PETUNJUK ANDA >> Lanjutkan tulisan tentang kebijakan pendidikan dan pertumbuhan ekonomi Korea Selatan, dimulai tepat setelah kalimat terakhirnya.

Senin, 21 Mei 2012


Latar belakang

Korea Selatan dalam beberapa dekade ini berhasil menunjukkan pertumbuhan ekonomi yang mengagumkan, dilihat dari angka dan persistensinya. Pertumbuhan ekonomi ini berkisar di angka 7-8% setiap tahunnya, semenjak awal 1960. Hal ini mengubah wajah Korea dari negara miskin menjadi negara industri dan jasa yang cukup maju. Perubahan yang terjadi ini tidak bisa dilepaskan dari kebijakan terhadap pengembangan sumberdaya manusia yang dilakukan pemerintah Korea Selatan sejak tahun 1945-an.
Hubungan antara pengembangan sumber daya manusia dengan pertumbuhan ekonomi ini memang sangat sulit untuk dibuktikan secara matematis. Becker, Murphy dan Tamura (1990) menunjukan bahwa pertumbuhan sumber daya manusia memiliki dampak terhadap pertumbuhan GDP. Lebih jauh lagi Hayami (2001) mengatakan bahwa pengembangan pengetahuan melalui investasi di bidang pendidikan merupakan prasyarat bagi pertumbuhan produktivitas negara.

Realisasi kebijakan pendidikan di Korea Selatan dan dampak bagi pertumbuhan

Pengembangan sumber daya manusia ini menjadi fokus utama kebijakan di dalam politik Korea Selatan, dimulai dari tahun 1945 sampai saat ini. Kebijakan pendidikan Korea Selatan ini dibuat bertahap, pertama dimulai dengan penerapan kewajiban bersekolah bagi anak usia sekolah dasar di tahun 1950-an. Diikuti dengan kebijakan pembebasan biaya sekolah kepada siswa sekolah dasar. Dampak nyatanya adalah meningkatnya jumlah siswa sekolah dasar pada tahun 1960-an, rasio penerimaan siswa sekolah dasar melewati angka 90%. Setelah investasi di pendidikan dasar, kemudian dilanjutkan ke pendidikan menengah pertama, tahun 1979 rasio penerimaan siswa menengah pertama ini mencapai 90%. Sedangkan kebijakan untuk sekolah menengah atas dimulai sejak 1980-an, rasio penerimaan 90% dicapai pada akhir tahun 1990-an. Pendidikan tinggi juga mengalami pencapaian luar biasa semenjak 1980-an sampai pertengahan 1990-an dimana rasio penerimaan mencapai 60%, ini merupakan angka yang cukup besar saat itu.

BAHAN YANG DISEDIAKAN >>

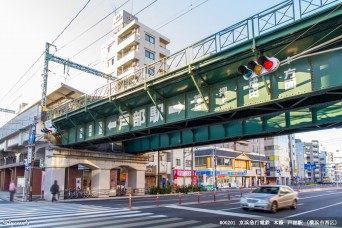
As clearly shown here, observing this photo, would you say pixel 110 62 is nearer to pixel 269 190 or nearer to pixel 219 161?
pixel 219 161

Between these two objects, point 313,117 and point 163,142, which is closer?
point 313,117

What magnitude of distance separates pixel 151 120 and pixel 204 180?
45.1 meters

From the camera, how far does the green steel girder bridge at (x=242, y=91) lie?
11.9 metres

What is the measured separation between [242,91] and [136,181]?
25.0 meters

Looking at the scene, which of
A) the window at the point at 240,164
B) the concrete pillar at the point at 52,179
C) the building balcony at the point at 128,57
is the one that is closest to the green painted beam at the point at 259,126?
the concrete pillar at the point at 52,179

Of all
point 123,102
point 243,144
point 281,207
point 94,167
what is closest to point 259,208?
point 281,207

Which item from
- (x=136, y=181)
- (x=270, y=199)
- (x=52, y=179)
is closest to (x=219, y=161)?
(x=136, y=181)

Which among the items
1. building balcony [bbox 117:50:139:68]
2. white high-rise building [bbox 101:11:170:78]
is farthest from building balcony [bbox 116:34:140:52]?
building balcony [bbox 117:50:139:68]

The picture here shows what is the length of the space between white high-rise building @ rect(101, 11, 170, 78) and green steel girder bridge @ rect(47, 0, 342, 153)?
3293cm

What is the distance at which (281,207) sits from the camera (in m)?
17.8

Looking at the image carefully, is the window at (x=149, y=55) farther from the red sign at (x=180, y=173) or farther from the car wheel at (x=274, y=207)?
the car wheel at (x=274, y=207)

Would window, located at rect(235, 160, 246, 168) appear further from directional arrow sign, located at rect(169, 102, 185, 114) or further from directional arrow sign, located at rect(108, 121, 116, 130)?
directional arrow sign, located at rect(169, 102, 185, 114)

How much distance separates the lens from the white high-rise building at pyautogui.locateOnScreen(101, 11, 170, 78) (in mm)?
57562

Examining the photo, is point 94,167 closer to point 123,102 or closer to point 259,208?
point 123,102
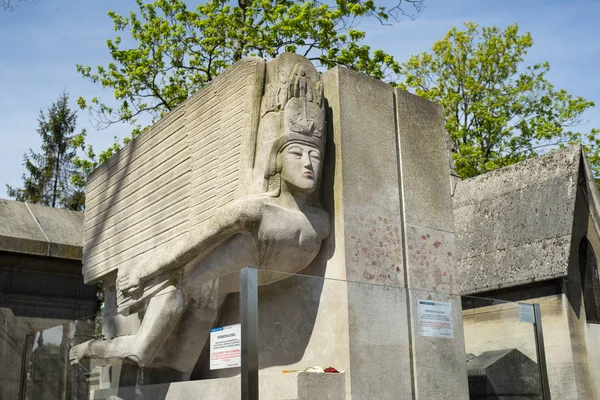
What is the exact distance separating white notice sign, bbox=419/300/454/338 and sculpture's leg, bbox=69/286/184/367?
80.8 inches

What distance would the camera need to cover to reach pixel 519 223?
10.3 meters

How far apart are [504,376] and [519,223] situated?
175 inches

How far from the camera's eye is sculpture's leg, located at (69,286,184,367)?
625 centimetres

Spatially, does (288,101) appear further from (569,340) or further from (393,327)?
(569,340)

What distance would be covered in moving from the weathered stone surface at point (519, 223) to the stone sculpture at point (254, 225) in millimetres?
4637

HASIL LATIHAN >>
Kebijakan pendidikan ini cukup berperan besar dalam peta perjalanan ekonomi Korea Selatan. Periode pembangunan Korea Selatan sebagai negara Industri dimulai semenjak tahun 1970-an, hal tersebut dimungkinkan karena adanya ketersediaan tenaga kerja terdidik. Industri-industri manufaktur yang waktu itu masih mengandalkan peralatan dari luar negeri mulai berkembang. Peran penting pemerintah pada periode sebelumnya berkaitan dengan kegiatan industri ini adalah dengan mengeluarkan kebijakan ekspor yang berpihak pada industri-industri lokal. Kemudian akhir tahun 1980-an industri-industri tersebut telah berkembang menjadi industri-industri mandiri dengan mengurangi ketergantungan terhadap teknologi luar negeri. Hal inipun dimungkinkan karena pada periode tersebut korea memiliki lulusan-lulusan pendidikan tinggi yang memiliki kecerdasan dan keahlian.
Sampai pertengahan 1990-an, industri-industri di korea masih berorientasi terhadap proses manufaktur produk. Namun pada akhir 1990-an, pemerintah mulai mengganti kebijakan ekonomi industri dari yang semula berorientasi pada manufaktur produk-produk menjadi berorientasi kepada pengembangan produk yang berbasis pengetahuan. Untuk mendukung kebijakan ini pemerintah mengganti kebijakan pendidikan tinggi yang tadinya fokus ke masalah pendanaan sekolah menjadi berorientasi untuk menciptakan lingkungan intelektual yang mendukung tumbuhnya inovasi. Langkah nyata pemerintah Korea Selatan adalah dengan mengeluarkan proyek BK 21, yaitu proyek ambisius Korea Selatan untuk menciptakan masyarakat modern yang berbasis ilmu pengetahuan.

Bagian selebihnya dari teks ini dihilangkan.